Recommended Metadata
It is recommended to minimally provide "dc.title" and, where applicable, "dc.date.issued". Obviously you can (and should) provide much more detailed metadata about the Item. For more information see: Metadata Recommendations.
The contents file simply enumerates, one file per line, the bitstream file names. See the following example:
file_1.doc file_2.pdf license |
Please notice that the license is optional, and if you wish to have one included, you can place the file in the .../item_001/ directory, for example.
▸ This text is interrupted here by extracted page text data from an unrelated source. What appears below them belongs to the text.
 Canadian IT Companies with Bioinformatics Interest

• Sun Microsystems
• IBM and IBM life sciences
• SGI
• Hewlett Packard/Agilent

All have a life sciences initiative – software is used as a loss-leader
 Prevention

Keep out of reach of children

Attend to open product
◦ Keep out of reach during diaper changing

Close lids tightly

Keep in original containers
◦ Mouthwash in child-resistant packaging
The bitstream name may optionally be followed by any of the following:
- \tbundle:BUNDLENAME
- \tpermissions:PERMISSIONS
- \tdescription:DESCRIPTION
- \tprimary:true
Where '\t' is the tab character.
'BUNDLENAME' is the name of the bundle to which the bitstream should be added. Without specifying the bundle, items will go into the default bundle, ORIGINAL.
'PERMISSIONS' is text with the following format: -[r|w] 'group name'
'DESCRIPTION' is text of the files description.
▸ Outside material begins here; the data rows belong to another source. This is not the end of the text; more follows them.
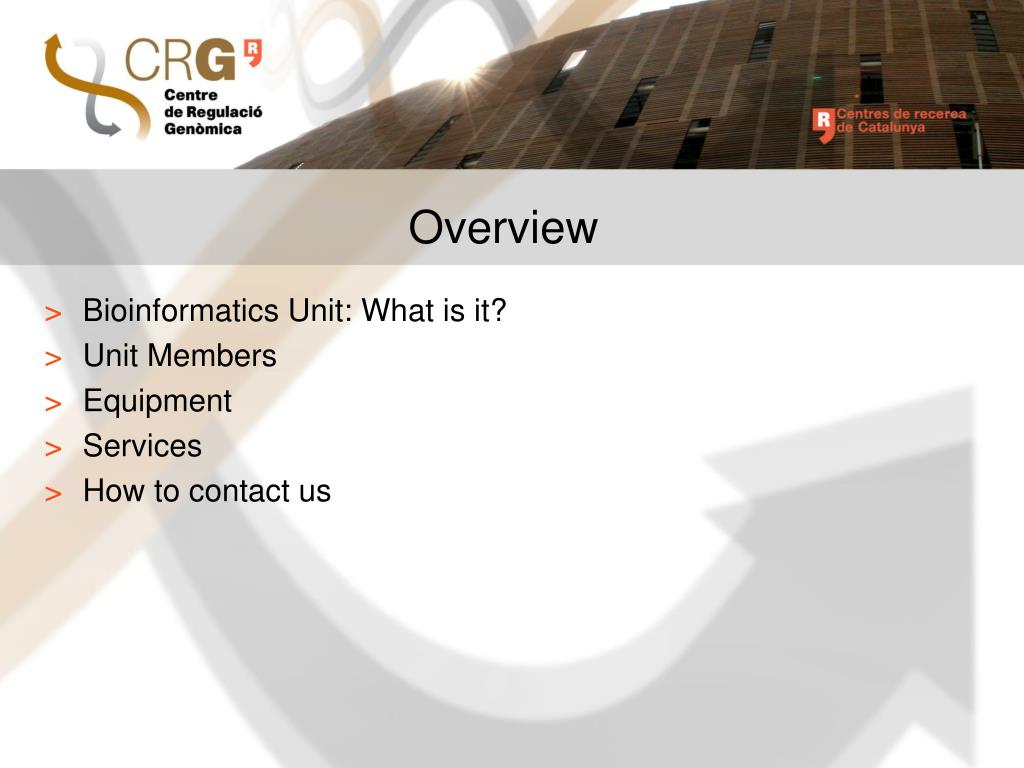 CRG R
Centre de Regulació Genòmica

R Centres de recerca de Catalunya

Overview

> Bioinformatics Unit: What is it?
> Unit Members
> Equipment
> Services
> How to contact us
Primary is used to specify the primary bitstream.
Configuring metadata_[prefix].xml for Different Schema
It is possible to use other Schema such as EAD, VRA Core, etc. Make sure you have defined the new scheme in the DSpace Metada Schema Registry.
- Create a separate file for the other schema named metadata_[prefix].xml, where the [prefix] is replaced with the schema's prefix.
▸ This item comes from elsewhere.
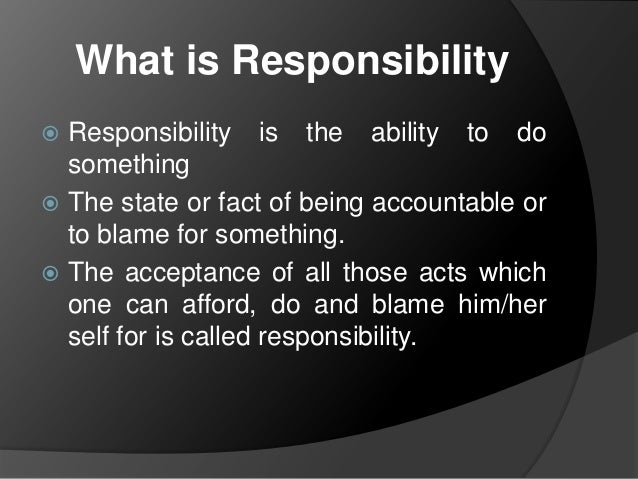 What is Responsibility

Responsibility is the ability to do something

The state or fact of being accountable or to blame for something.

The acceptance of all those acts which one can afford, do and blame him/her self for is called responsibility.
- Inside the xml file use the dame Dublin Core syntax, but on the <dublin_core> element include the attribute schema=[prefix].
- Here is an example for ETD metadata, which would be in the file metadata_etd.xml:
<?xml version="1.0" encoding="UTF-8"?> <dublin_core schema="etd"> <dcvalue element="degree" qualifier="department">Computer Science</dcvalue> <dcvalue element="degree" qualifier="level">Masters</dcvalue> <dcvalue element="degree" qualifier="grantor">Michigan Institute of Technology</dcvalue> </dublin_core> |